O decreto 10.229, de 5 de fevereiro e que passa a valer em junho, é um passo inicial do Brasil nessa direção. Em casos de avanços tecnológicos internacionais de segurança comprovada que tornem regulamentações brasileiras desatualizadas, a legislação permitirá que o produtor brasileiro utilize normas de institutos internacionais renomados como o ISO, o Codex Alimentarius e o IUT como alternativa ao Inmetro, à Anvisa e à Anatel, respectivamente. Tanto a indústria quanto o consumidor poderão seguir a norma internacional caso o órgão brasileiro deixe de atualizar a questionada restrição em até seis meses.
Cito três casos entre inúmeros que serão impactados. O suplemento melatonina, substância produzida naturalmente pelo corpo humano e indicada para distúrbios do sono, enxaqueca e diabete, é vendido livremente nos EUA e em boa parte dos países europeus, mas não no Brasil.
Certas funções do relógio digital Apple Watch, como a que capta os pulsos elétricos do coração para indicar arritmias e anormalidades, são bloqueadas em todo o território nacional por determinação da Anvisa, que a considera um “equipamento médico” sob sua jurisdição.
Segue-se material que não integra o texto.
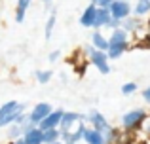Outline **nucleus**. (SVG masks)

Pesagens de rotina em estradas ainda exigem que caminhoneiros realizem paradas longas, com riscos de roubo e oportunidades de corrupção, pela proibição da balança dinâmica em movimento, comum no exterior.
Somos todos reféns da regulação arbitrária e desatualizada, enquanto o mundo desfruta de melhoria de padrão propiciada por novos produtos e serviços.
Ruim para o consumidor, pior ainda para a indústria. Maquinários novos são proibidos, normas técnicas estão estagnadas no século passado, e o custo Brasil se perpetua.
Thatcher, que se inspirou nas ideias do economista austríaco e Nobel de Economia F. A. Hayek, virou referência no mundo não por sedução teórica, mas por seus resultados práticos.
O ritmo dos resultados do Ministério da Economia deve ser ditado pelos liberais, e não pelos sabotadores do avanço, veteranos na máquina pública. Guedes sabe que o compromisso do Brasil deve ser com a urgência, não com o formalismo, impecável no papel, mas inibidor e asfixiante do desenvolvimento.
O brasileiro clama por um abre-alas para sua liberdade, mas o corporativismo teima em atravessar o samba.